[Scene-based spatial questions]
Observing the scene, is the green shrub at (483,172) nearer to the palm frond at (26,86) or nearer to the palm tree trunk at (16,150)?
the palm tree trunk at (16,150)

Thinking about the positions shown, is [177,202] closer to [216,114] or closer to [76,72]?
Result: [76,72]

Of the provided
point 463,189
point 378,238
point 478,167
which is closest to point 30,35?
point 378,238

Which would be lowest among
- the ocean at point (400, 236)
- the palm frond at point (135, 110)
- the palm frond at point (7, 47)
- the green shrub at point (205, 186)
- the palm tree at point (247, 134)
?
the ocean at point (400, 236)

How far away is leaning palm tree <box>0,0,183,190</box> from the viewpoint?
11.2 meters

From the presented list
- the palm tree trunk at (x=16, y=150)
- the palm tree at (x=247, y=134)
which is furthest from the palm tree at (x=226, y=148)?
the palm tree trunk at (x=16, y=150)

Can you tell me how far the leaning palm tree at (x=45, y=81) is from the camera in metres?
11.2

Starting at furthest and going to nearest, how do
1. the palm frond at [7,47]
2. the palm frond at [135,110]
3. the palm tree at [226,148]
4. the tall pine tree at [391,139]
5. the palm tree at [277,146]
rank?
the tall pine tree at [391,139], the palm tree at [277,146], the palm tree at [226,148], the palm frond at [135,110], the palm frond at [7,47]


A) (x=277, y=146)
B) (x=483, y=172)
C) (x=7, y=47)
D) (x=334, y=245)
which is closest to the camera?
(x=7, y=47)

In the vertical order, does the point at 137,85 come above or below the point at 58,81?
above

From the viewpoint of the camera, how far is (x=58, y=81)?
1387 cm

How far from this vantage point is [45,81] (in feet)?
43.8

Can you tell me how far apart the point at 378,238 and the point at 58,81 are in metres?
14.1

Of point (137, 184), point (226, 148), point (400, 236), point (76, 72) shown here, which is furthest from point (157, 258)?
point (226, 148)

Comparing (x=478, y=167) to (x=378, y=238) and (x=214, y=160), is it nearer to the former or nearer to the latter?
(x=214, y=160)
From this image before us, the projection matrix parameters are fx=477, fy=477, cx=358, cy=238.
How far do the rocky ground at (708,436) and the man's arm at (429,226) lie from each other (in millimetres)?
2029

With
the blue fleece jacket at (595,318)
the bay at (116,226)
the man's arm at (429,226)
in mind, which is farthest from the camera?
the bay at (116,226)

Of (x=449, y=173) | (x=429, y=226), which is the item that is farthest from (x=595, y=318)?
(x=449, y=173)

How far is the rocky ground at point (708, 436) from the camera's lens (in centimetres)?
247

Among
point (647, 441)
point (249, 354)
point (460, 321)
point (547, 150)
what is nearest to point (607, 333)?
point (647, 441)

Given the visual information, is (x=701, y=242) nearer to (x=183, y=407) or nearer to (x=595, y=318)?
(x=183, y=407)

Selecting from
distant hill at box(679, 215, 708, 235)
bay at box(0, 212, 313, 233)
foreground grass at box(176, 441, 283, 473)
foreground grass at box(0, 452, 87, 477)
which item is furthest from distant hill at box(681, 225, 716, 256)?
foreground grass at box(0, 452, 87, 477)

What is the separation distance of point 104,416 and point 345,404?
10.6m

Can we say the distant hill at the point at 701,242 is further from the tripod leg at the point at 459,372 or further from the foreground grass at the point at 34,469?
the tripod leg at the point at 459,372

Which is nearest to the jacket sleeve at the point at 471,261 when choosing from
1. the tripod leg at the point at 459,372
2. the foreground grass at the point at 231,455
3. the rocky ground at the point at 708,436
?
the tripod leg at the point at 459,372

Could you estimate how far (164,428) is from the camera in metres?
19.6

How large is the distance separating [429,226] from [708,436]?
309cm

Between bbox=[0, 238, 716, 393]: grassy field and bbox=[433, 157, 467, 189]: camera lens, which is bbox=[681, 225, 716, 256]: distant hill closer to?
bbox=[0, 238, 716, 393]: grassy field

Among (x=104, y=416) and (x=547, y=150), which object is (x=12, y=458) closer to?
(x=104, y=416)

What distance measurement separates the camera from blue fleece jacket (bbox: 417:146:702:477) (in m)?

**What to work on:**
Rewrite the lines as a Markdown table with the columns Row and Line, starting at the first line and ending at the line that contains "Result: [76,72]", and leave out blank lines.

**Reply to the exercise:**
| Row | Line |
|---|---|
| 1 | Observing the scene, is the green shrub at (483,172) nearer to the palm frond at (26,86) or nearer to the palm tree trunk at (16,150)? |
| 2 | the palm tree trunk at (16,150) |
| 3 | Thinking about the positions shown, is [177,202] closer to [216,114] or closer to [76,72]? |
| 4 | Result: [76,72] |